A menudo las personas que me visitan cuando estoy con mis nietos se
sorprenden de algunos hábitos que ellos tienen, porque les parecen inusuales,
como que humedezcan la tocineta en el chocolate para comérsela, que metan en el
chocolate las galletas, los cereales y algunas cosas que su imaginación les
dicta, que a mi nieto le guste peinar muñecas y que su color favorito sea el
morado. El instinto de mis visitantes es corregir a mis nietos, los más
respetuosos me hacen énfasis en que debo corregirles sus hábitos y enseñarles
los adecuados, pero ¿Qué es lo adecuado para un niño que está descubriendo el
mundo?
Me gusta que ellos descubran por ellos mismos las mezclas de sabores
incluso si no fueran de mi gusto, que prueben diferentes posibilidades, que se
apasionen con un color, un sabor determinado hasta que esa pasión sea
reemplazada por una nueva que ellos mismos descubran. En otras palabras no
quiero invadirles su vida con mis creencias ni con mis limitaciones ¿Quién me
dice que los helados con cebolla no saben deliciosos? la verdad nunca los he probado
por eso no puedo saber si me gustan o no, es más nunca me he dado la
oportunidad de probarlos porque cuando era niña alguien me enseñó a temer a la
mezcla de la cebolla con el helado, y quién sabe, a lo mejor me estoy perdiendo
de mucho y no lo sé.
También les permito que saquen todos los juguetes si eso los hace felices
que los mezclen, que desbaraten muñecas y les pongan las patas de los gatos y
de los perros y construyan personajes mitológicos para sus películas
imaginarias. Mientras los observo jugando me doy cuenta que son libretistas,
directores, actores, escenógrafos, productores y hasta espectadores de sus
propias obras, se fusionan con su actividad y se meten en diferentes
personajes, la imaginación de los niños es envidiable y es un mundo tan grande
que quizá por eso los adultos no podemos accederlo.
En los últimos tiempos de mi vida he pasado más tiempo desarticulando
creencias que tenía y que no han sido funcionales en mi vida que pasándola bien
con las creencias que tenía, he encontrado más placer y felicidad en mis nuevas
creencias que en aquellas que recogí de mis educadores y que me fueron
trasmitidas más desde sus miedos y limitaciones que desde su deseo de educarme
y hacer de mí una mejor persona.

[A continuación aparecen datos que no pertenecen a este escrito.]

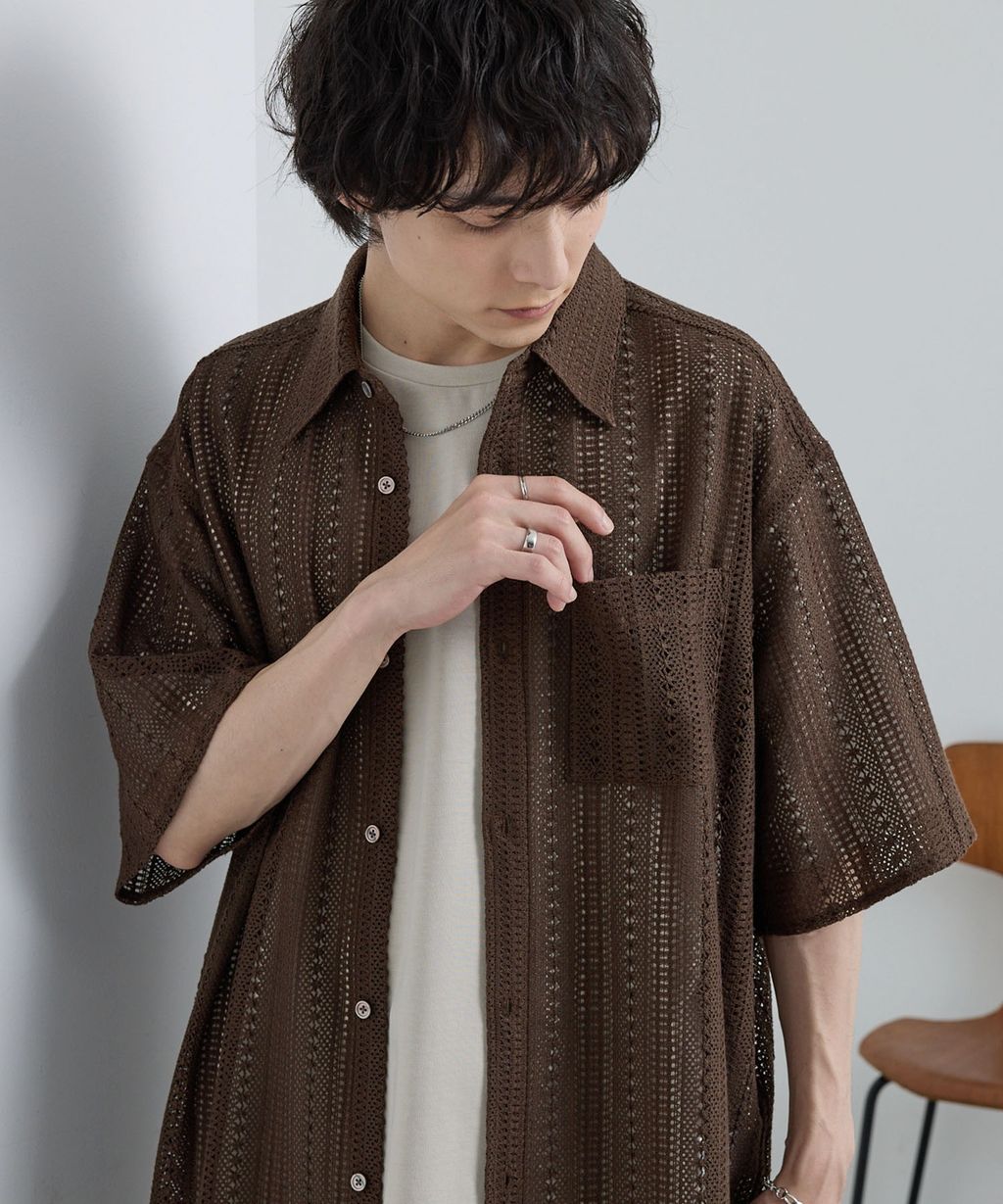 image_3853B1A2-B929-46F2-AADE-478C3D0DB7C6_1777781205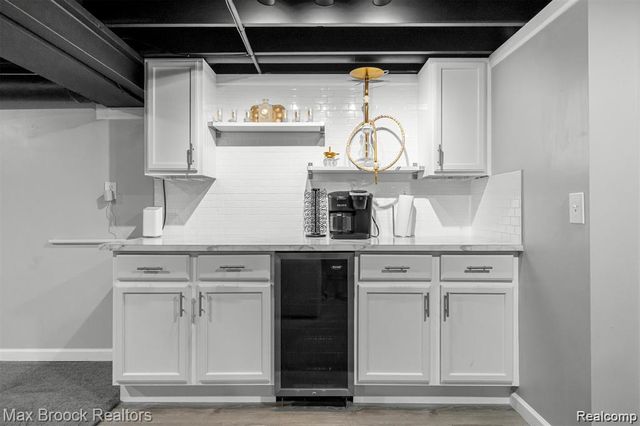 43530 Westminister Way, Canton, MI 48187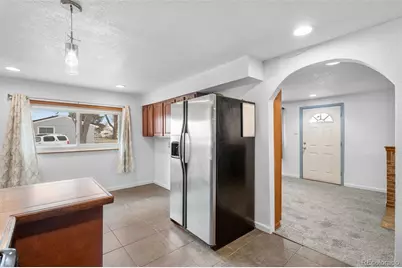 6540 Poplar Street, Commerce City, CO 80022 - Photo 6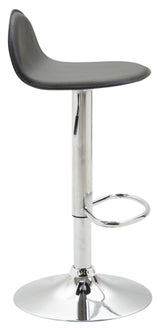 CLP Barhocker Lana – Produktabbildung 2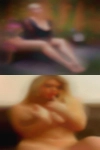 Girls wanna fuck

Con esto no los critico, pues sé que hicieron lo
mejor que sabían hacer con el conocimiento que tenían, y posiblemente yo esté a
la vez implantando a mis nietos limitaciones de las que no soy consciente
pensando que estoy haciendo lo mejor, quién sabe, sólo el tiempo lo dirá, de la
misma manera que se lo dijo a mi madre, que su manera nada coercitiva de
educarme fue la única y mejor escuela que pude haber tenido y que si en mis
manos hubiera estado elegir mi educación habría pedido la de ser educada por la
primaria e instintiva sabiduría de mi madre, en casa, sin tener que sentarme a
calentar obligatoriamente un pupitre en la escuela primaria. De hecho el año
que más disfruté de mi educación básica fue el año que mi madre me llevó a su salón
de clases y estudié con ella, a donde no fui más admitida porque la creencia de
que las niñas no podíamos estudiar en el mismo salón de los varones me lo impidió.
Con todo y esto mi madre y yo fuimos unas desobedientes civiles que nos
atrevimos a nadar en contra de la corriente en tiempos donde el caudal no seguía
el cauce del río, sino el cauce de las creencias colectivas.